CREATE FUNCTION maybe_utf8_decode(str text charset utf8mb4, rowid INT)
RETURNS text CHARSET utf8mb4 DETERMINISTIC
BEGIN
-- ...
if @@warning_count > 0 then
INSERT INTO a_warnings (id) VALUES (rowid);
SET @warnings_amount := @warnings_amount + 1; -- increase UDV
return str;
else
return str_converted;
end if;
END
and then
UPDATE products
JOIN (@warnings_amount := 0) reset_UDV -- init/clear UDV value
SET description2 = maybe_utf8_decode(description,id);
SELECT @warnings_amount; -- look for warnings amount collected in UDV
-
I think you misunderstood the question. The problem is that I'm having trouble getting the
@@warning_count
in the if/then statement. It seems that the function is unable to tell when a Warning/Error happens, so it just skips to theelse
part by default. I know Warnings exist, but@@warning_count
is not recognizing them for some reason.peppy– peppy2023年05月23日 00:13:50 +00:00Commented May 23, 2023 at 0:13
I had basically the same problem with the same function: the check against @@warning_count
just wasn't reliable. I don't know if it was a race condition or what, but that was my best guess.
I changed the function to use a handler for the 1300 error code instead and that resolved the issue:
DELIMITER $$
CREATE FUNCTION maybe_utf8_decode(str longtext charset utf8mb4)
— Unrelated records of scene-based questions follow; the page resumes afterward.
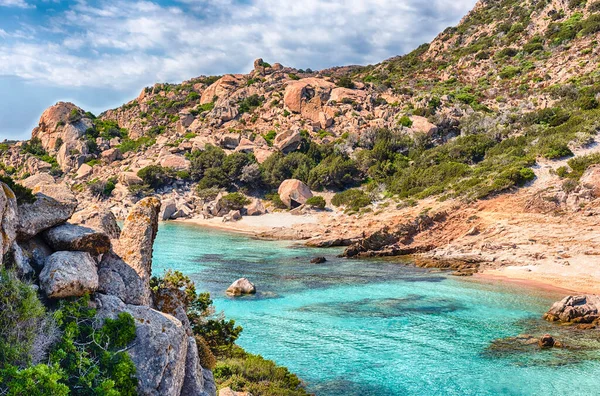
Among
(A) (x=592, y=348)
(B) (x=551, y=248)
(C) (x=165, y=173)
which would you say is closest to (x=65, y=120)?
(C) (x=165, y=173)

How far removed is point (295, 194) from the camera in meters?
52.0

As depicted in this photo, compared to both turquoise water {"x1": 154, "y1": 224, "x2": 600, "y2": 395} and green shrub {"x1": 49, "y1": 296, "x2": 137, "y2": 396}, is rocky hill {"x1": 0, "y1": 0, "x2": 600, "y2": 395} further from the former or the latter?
turquoise water {"x1": 154, "y1": 224, "x2": 600, "y2": 395}

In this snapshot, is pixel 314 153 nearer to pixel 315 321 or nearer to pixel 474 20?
pixel 315 321

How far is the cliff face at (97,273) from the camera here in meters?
6.32

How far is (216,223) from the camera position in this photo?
5116 centimetres

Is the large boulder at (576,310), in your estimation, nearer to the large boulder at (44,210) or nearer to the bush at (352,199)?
the large boulder at (44,210)

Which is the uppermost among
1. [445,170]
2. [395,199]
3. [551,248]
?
[445,170]

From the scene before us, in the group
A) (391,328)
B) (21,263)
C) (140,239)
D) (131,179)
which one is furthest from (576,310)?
(131,179)

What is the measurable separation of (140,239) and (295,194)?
42918 millimetres

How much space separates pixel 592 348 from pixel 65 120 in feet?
300

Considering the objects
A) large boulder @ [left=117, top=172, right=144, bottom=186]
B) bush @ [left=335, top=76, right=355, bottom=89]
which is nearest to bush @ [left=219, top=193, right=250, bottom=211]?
large boulder @ [left=117, top=172, right=144, bottom=186]

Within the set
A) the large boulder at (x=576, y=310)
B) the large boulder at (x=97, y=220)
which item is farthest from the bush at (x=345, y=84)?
the large boulder at (x=97, y=220)

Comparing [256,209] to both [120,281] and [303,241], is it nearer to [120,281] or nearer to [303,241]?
[303,241]

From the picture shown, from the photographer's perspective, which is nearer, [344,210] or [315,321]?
[315,321]
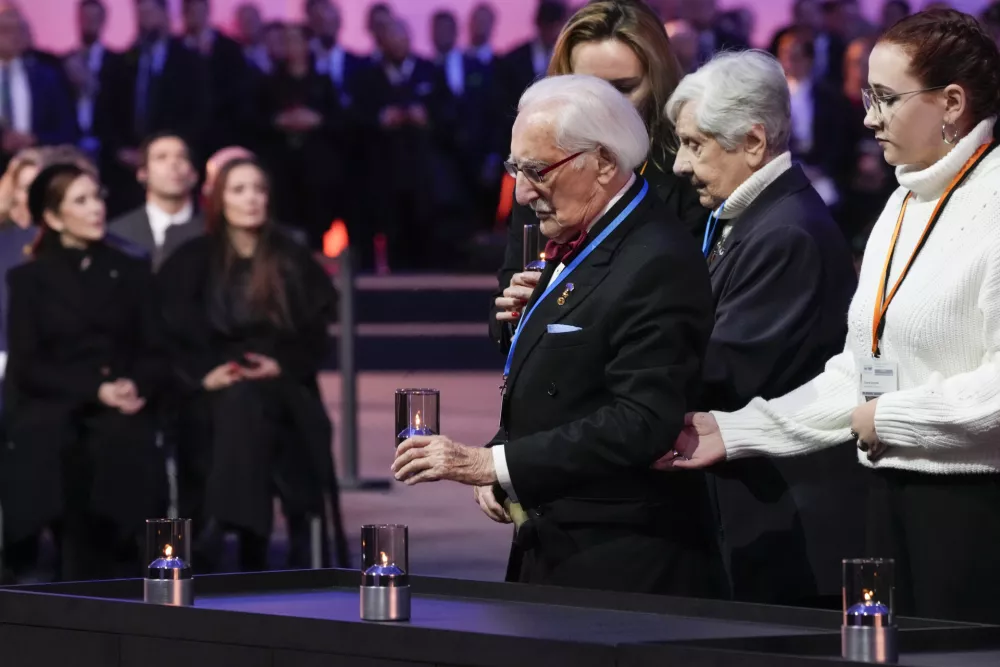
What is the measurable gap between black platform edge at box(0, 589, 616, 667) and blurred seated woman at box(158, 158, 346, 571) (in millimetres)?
3781

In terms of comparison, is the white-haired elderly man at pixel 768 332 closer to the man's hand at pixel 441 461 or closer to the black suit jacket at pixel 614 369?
the black suit jacket at pixel 614 369

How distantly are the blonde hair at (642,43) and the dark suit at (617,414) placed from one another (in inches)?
27.5

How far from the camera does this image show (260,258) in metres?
6.91

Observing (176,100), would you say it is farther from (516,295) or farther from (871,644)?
(871,644)

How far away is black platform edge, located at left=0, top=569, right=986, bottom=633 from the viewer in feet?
8.89

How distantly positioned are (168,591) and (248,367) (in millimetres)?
3911

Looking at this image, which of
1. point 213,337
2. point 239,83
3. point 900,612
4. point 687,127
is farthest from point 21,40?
point 900,612

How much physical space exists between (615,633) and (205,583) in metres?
0.83

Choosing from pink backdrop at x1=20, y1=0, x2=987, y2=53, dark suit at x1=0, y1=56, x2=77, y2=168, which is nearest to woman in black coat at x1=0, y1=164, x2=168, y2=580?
dark suit at x1=0, y1=56, x2=77, y2=168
RETURNS longtext charset utf8mb4 DETERMINISTIC
BEGIN
declare str_converted longtext charset utf8mb4;
declare exit handler for 1300 return str;
set str_converted = convert(binary convert(str using latin1) using utf8mb4);
return str_converted;
END$$
DELIMITER ;
This doesn't have the "rowid" portion and saving of problem rows into another table that your original does, but that could be worked into the exit handler also.